I woke around five, to my own surprise, and was similarly surprised at how quiet it was. I live in a big city after all, and we are entering the season of leaving windows cracked at night to let in the late summer breezes. But at five the city was hushed, and even the breezes were quiet.
I woke early on a morning many years ago – I couldn’t tell you what time it was, but I can tell you how old I was, four quickly going on five – after the first night in the old house on seven quiet acres that my parents had recently bought. We had moved from a quiet suburban neighborhood to state road that led from the same suburb into the farmtowns to our north and east.
We had no neighbors. We had no streetlights. What we had was the rare but audible car zipping down the long, straight road at night, and when I woke that first morning I complained that the sound of airplanes had woken me up, not recognizing the whoosh of passing cars.
Now, that same bedroom is where I go when I need to get out of the city, when I need a place to sleep that is dark and quiet. It is a retreat, and if I wake in the morning to the smell of my mother’s blueberry buckle, then the retreat offers an added blessing beyond just the peaceful rest.

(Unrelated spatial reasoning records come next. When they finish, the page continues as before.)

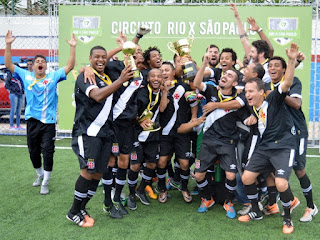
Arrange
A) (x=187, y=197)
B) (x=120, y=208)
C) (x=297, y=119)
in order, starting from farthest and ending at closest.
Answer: (x=187, y=197) → (x=120, y=208) → (x=297, y=119)

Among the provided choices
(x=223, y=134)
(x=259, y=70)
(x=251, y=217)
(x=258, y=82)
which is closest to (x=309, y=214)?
(x=251, y=217)

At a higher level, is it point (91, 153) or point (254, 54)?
point (254, 54)

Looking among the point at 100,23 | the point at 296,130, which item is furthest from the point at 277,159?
the point at 100,23

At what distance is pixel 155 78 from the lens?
5.14 m

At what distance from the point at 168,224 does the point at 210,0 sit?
691 centimetres

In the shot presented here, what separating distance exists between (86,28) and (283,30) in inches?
171

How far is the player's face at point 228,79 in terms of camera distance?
490cm

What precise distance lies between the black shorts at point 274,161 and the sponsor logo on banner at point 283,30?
495cm

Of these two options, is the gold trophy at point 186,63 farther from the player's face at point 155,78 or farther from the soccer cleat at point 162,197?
the soccer cleat at point 162,197

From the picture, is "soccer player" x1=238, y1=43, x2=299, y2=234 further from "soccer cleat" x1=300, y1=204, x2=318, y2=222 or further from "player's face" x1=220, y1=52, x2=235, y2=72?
"player's face" x1=220, y1=52, x2=235, y2=72

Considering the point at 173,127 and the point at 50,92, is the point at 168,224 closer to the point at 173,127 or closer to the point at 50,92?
the point at 173,127

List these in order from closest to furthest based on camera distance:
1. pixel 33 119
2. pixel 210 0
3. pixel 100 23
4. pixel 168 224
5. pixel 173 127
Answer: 1. pixel 168 224
2. pixel 173 127
3. pixel 33 119
4. pixel 100 23
5. pixel 210 0

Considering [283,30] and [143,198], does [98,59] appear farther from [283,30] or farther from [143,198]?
[283,30]

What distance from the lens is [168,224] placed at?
468 centimetres
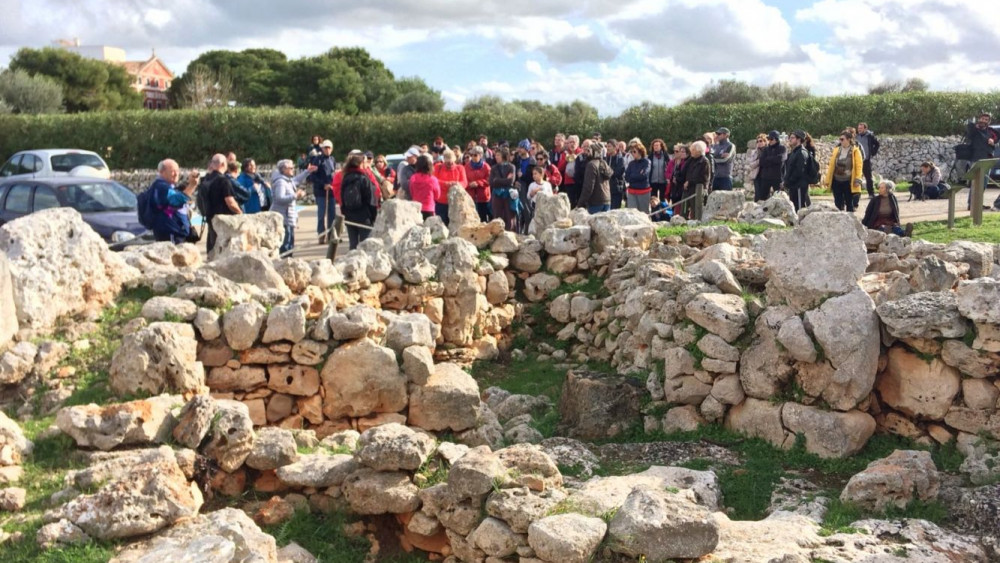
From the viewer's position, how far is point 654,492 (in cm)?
658

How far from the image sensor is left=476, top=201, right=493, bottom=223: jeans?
56.3 feet

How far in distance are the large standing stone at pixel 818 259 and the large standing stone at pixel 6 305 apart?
7333 millimetres

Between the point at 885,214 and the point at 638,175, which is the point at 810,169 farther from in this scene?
the point at 638,175

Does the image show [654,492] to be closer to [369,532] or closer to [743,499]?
[743,499]

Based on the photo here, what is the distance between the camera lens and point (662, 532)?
6164 millimetres

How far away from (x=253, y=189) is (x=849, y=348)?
31.0 feet

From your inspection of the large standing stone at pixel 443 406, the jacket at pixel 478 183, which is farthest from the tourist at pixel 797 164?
the large standing stone at pixel 443 406

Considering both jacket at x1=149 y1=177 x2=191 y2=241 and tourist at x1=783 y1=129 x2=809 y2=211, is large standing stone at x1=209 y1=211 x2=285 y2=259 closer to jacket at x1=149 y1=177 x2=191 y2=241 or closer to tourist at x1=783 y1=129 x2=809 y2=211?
jacket at x1=149 y1=177 x2=191 y2=241

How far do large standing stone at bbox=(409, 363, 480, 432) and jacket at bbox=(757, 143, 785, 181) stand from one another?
926cm

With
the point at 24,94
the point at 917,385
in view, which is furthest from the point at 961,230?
the point at 24,94

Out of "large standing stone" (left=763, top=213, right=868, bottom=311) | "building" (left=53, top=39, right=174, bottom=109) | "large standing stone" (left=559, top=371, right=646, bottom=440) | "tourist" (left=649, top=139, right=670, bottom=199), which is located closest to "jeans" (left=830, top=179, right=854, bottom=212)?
"tourist" (left=649, top=139, right=670, bottom=199)

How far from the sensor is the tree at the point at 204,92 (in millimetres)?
49406

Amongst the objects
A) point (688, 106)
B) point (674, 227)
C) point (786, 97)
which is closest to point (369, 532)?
point (674, 227)

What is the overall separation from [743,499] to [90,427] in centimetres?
540
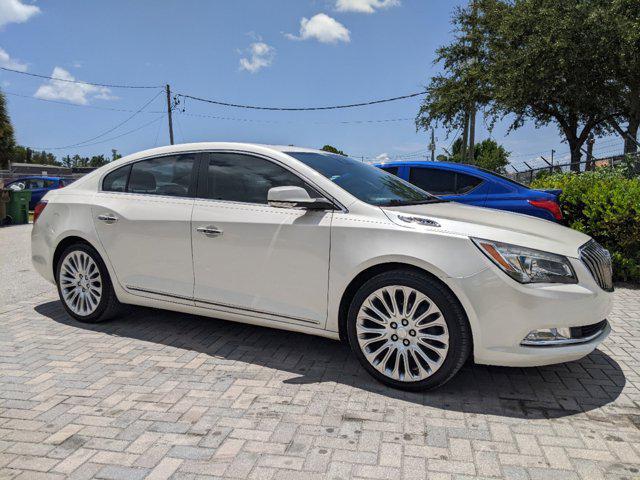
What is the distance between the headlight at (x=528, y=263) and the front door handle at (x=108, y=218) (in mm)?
3039

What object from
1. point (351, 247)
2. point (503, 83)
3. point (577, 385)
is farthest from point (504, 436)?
point (503, 83)

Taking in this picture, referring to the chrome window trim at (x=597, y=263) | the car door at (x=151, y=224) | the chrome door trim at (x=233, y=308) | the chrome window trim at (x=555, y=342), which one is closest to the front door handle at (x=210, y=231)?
the car door at (x=151, y=224)

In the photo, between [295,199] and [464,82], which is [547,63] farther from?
[295,199]

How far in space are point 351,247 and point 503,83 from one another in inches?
747

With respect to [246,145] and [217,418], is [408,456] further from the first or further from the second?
[246,145]

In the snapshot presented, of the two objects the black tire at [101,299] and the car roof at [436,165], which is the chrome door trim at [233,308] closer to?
the black tire at [101,299]

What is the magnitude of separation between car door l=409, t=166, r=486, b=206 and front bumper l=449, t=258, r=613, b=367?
4.11 meters

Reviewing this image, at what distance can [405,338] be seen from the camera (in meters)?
3.33

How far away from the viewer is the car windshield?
3785 mm

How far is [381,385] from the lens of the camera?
3.50 meters

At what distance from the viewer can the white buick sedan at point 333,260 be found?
312 cm

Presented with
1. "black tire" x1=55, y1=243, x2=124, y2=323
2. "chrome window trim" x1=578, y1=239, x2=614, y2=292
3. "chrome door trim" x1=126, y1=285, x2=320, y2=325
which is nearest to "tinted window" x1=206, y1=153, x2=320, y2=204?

As soon as I left home I started searching for a new home. When I settled in South Boston ten years ago this fall, I became determined to make it my home. I needed to be rooted. Despite often looking over my shoulder at the roots that still linger in the quieter land of my youth, I have also wound roots into the ground here, through the cracks in the sidewalk and the postage stamp sized city parks that that break up the monotony of gridded streets and three-floor walk-ups.
There are things I put up with to be in this place: it is expensive and my apartment is small. I have to parallel park every night, and spots are scarce. The landscape is changing: the first of every month more twenty-somethings move in to flipped condos that their parents are paying for. I don’t know how much longer I’ll be able to afford to stay, or how much longer I’ll fit in.
At five on a quiet weekday morning my adopted home surprised me. No young partygoers were stumbling along and shouting, no one was rustling through the cans in the trash, no one was warming up a car with a rattling engine. It was quieter here than a city has any right to be. The streets would soon be waking up, as I was. Sound and light through the window would soon be changing. For once, I didn’t shut my eyes to try to block it out.